We check whether the casino supports NZD-denominated accounts, and the range and reliability of deposit and withdrawal methods commonly used in New Zealand — cards, e-wallets, bank transfer, and crypto. Crocoslots, Oshi and Bitkingz all clear this bar with a NZ$30 minimum deposit and broad card/e-wallet/crypto coverage; JackpotCity and Kiwi's Treasure go further still on entry price with a NZ$5 minimum deposit, All Slots and Spin Casino both sit close behind at NZ$10, and Lucky Nugget spans both ends at NZ$5–10 depending on method, with a similarly broad list including POLi, Paysafecard and MuchBetter — though all five of these lower-deposit casinos lose points here for having no cryptocurrency support at all, and for a NZ$50 minimum withdrawal that sits well above their own deposit floor.

5%

6. Customer support

We test live chat response time, whether 24/7 support is genuinely available, and whether support staff can answer specific questions about wagering terms accurately — a surprisingly common failure point.
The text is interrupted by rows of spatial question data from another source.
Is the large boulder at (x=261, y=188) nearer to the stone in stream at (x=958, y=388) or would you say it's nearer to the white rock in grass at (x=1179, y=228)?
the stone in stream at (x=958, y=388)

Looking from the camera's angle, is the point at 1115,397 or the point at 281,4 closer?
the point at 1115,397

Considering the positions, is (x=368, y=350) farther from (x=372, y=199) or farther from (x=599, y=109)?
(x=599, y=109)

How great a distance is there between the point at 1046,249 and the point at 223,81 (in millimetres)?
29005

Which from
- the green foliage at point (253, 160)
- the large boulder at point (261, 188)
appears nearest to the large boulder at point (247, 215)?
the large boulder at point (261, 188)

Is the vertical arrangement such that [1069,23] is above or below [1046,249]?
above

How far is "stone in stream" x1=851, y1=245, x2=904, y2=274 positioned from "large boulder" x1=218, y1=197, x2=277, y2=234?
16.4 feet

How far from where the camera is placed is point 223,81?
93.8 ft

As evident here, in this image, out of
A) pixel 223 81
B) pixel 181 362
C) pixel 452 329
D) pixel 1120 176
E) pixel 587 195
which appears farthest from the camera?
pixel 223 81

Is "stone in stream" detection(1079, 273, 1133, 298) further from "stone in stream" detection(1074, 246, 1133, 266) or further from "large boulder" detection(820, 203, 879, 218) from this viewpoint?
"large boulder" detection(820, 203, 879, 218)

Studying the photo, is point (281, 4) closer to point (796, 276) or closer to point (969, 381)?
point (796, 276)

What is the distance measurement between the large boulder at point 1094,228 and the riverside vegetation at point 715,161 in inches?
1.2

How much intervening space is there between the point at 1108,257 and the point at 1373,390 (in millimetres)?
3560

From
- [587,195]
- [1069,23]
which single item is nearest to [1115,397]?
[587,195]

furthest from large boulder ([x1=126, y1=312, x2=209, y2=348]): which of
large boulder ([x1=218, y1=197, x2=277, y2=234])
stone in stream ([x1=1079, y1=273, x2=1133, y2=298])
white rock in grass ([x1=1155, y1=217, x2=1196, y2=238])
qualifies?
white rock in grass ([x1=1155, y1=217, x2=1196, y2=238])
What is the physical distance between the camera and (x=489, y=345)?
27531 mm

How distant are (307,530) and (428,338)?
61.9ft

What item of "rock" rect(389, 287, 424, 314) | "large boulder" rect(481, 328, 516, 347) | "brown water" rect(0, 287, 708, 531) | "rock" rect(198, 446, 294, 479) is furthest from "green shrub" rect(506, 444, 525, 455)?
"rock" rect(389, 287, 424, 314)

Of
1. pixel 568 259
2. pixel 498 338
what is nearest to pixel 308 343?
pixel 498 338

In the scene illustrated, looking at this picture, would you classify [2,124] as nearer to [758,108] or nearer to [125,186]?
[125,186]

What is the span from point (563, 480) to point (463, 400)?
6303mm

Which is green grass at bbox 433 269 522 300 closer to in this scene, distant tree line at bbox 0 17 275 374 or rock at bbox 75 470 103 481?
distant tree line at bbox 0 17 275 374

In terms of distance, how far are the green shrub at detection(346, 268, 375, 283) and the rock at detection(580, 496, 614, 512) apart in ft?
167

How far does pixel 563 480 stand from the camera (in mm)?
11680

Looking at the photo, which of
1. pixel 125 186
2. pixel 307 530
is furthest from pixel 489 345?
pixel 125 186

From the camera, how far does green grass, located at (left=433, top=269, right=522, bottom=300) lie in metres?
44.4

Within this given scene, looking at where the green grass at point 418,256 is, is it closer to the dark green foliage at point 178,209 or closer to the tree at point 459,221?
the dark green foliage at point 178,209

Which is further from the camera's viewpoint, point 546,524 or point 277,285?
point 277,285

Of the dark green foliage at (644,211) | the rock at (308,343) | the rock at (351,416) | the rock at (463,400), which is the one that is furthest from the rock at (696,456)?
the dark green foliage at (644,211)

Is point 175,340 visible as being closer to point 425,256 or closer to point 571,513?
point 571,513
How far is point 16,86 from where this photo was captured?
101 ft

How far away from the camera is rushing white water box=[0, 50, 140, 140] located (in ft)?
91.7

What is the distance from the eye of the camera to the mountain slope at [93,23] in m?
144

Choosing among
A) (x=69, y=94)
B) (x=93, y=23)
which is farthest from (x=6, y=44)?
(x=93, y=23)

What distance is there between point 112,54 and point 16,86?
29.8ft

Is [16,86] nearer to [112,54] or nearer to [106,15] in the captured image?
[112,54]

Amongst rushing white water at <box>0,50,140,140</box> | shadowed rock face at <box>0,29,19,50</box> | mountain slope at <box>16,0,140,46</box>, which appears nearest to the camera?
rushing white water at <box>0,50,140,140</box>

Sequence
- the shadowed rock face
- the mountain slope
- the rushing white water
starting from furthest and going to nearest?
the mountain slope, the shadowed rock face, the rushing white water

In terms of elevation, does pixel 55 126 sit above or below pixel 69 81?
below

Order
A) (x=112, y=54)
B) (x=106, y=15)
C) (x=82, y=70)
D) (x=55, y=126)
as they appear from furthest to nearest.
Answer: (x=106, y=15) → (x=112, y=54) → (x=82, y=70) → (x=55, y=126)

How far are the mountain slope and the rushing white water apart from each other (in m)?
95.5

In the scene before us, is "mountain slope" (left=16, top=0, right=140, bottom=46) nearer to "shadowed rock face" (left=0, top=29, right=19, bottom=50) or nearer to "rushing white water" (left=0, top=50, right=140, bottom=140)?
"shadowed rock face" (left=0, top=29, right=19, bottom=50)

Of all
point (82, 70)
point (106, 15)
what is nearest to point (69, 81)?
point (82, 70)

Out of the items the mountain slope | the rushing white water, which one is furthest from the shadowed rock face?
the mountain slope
None of our other seven current reviews offer phone support — All Slots has fully discontinued its phone line in favour of live chat and email, and Lucky Nugget has never offered one, running 24/7/365 support through live chat and email only. Spin Casino's own published material didn't address phone support one way or the other, so we can't confirm its status there — and we note phone-support absence generally as a minor deduction rather than a disqualifying flaw.

Ongoing re-verification

Bonus terms, licences, and payout speeds are re-checked on a rolling monthly basis. Any material change — a worsened wagering requirement, a licence lapse, a string of unresolved complaints — triggers an immediate re-review, not just a note at the next scheduled cycle.

When we delist a casino

We remove a casino from our recommendations immediately if any of the following occur: its gambling licence lapses or is revoked, it fails to pay out a verified test withdrawal within a reasonable extended timeframe, or we substantiate a pattern of unresolved player complaints. A note explaining the removal is kept on file and provided on request via our Contact page.